As of Dec. 2, New Mexico counties are rated on red, yellow or green levels based on their number of COVID-19 cases and the percentage of positive COVID-19 tests. To reach the yellow level, counties must have eight or fewer average daily cases per 100,000 residents during a two-week period or 5 percent or fewer positive test results.
Santa Fe, for the two-week span ending Nov. 30, averaged 90.1 cases per 100,000 and a positive test rate of 15.5 percent. Santa Fe would have to lower its average case rate to 12 or fewer cases per day, which last happened Oct. 19, or drop to 5 percent test positivity, which last happened Oct. 13-26, according to state Department of Health statistics.
At the yellow level, restaurants can have 25 percent indoor capacity and 75 percent outdoor capacity, according to state health guidelines.

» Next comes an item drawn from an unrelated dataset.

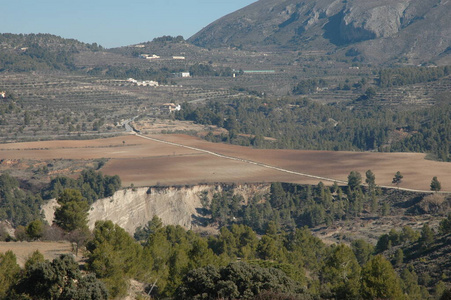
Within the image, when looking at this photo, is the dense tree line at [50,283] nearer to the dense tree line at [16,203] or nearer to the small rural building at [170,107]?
the dense tree line at [16,203]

The yellow level is not good enough for Jennifer Rios, who with her husband Martin co-owns Restaurant Martín, which closed Nov. 14 just before the second lockdown.
“We have not reopened at all,” Jennifer Rios said. “We have no plans to do to-go and exterior dining. We don’t want to bastardize our product. You should not sit outside when it’s 36 degrees. We probably won’t be able to reopen until the weather gets warmer, probably around Easter.”
Restaurant Martín will wait until occupancy limits are over.
“We will be cautious about reopening until it’s something that sticks,” she said. “When we reopen, it’s one time.”